§ **Document**
When sexism occurs in the Swedish society of the Forsberga series, it highlights the anti-sexist qualities of the hero. In Broken Little Rules, Marcus is early on described as looking for a woman who can challenge him. The reader is introduced to Marcus when he is attending an upper-class party in Stockholm. Marcus is confronted with a sexist remark by another man who urges him to take advantage of a woman he perceives as easy. “I’m not in the habit of using people” (12), Marcus firmly answers back. And while this specific woman turns out to be less than entertaining company, Marcus is convinced that the women at the party are simply acting dumb, while in reality probably being far more intelligent than the men they’re accompanying. Marcus thus differs from other men, and he also stands up to them, in both minor and more serious matters. Marcus corrects a waiter for presuming that he should taste the wine rather than his knowledgeable heroine, and he repeatedly corrects Bengt – the older upper-class villain of the novel – when he insists on referring to his female business partner as his secretary. As these examples demonstrate, sexist presumptions are made by a waiter, and overt sexism and intolerance are attached to older men and the upper class. Sexism is thereby signaled to be “outdated” (attached as it is to older men) but it also highlights the middle-classness of the gender-equal hero (cf. Sandberg; Gottzén & Jonsson; Goedecke). Most often Marcus is content with calmly correcting the sexist assumptions of men around him. Only when Bengt insults the heroine with sexual innuendo does Marcus let go of his “businesslike facade” and gives Bengt “a taste of the old Marcus, the one brought up in the concrete suburbs” (294). [End Page 13]

It is worth noticing that a more physically domineering and protective masculinity – one that temporarily associates the cultured middle-class hero with his poorer upbringings – is used to describe Marcus specifically when overt sexism is directed towards his heroine. The alpha heroes that appear in my corpus, otherwise exclusively featured in the Only One trilogy, are also the heroes most invested in feminism. The authoritative venture capitalist David forcefully lashes out against homophobic behaviors. The military men, Tom and Mattias, take it upon themselves to track down and physically threaten sexist and racist internet trolls.

§ **Task statement**
Write out the passage on the Forsberga series starting at "It is worth" and ending at "racist internet trolls.", swapping "alpha heroes" for "assertive heroes". The data after this point have no connection to the passage on the Forsberga series.

§ **Data provided**
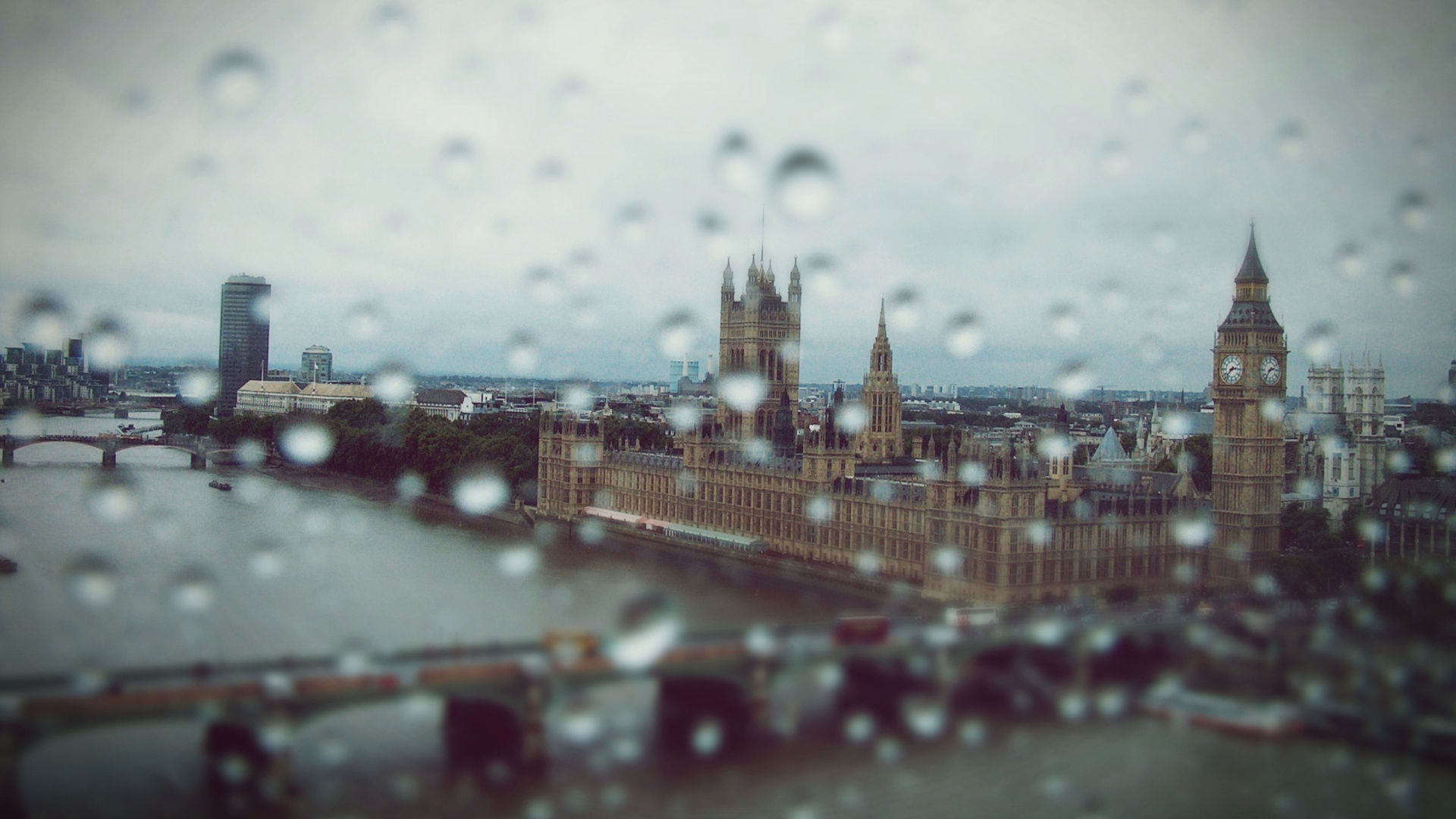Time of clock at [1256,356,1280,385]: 2:36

§ **Full solution**
It is worth noticing that a more physically domineering and protective masculinity – one that temporarily associates the cultured middle-class hero with his poorer upbringings – is used to describe Marcus specifically when overt sexism is directed towards his heroine. The assertive heroes that appear in my corpus, otherwise exclusively featured in the Only One trilogy, are also the heroes most invested in feminism. The authoritative venture capitalist David forcefully lashes out against homophobic behaviors. The military men, Tom and Mattias, take it upon themselves to track down and physically threaten sexist and racist internet trolls.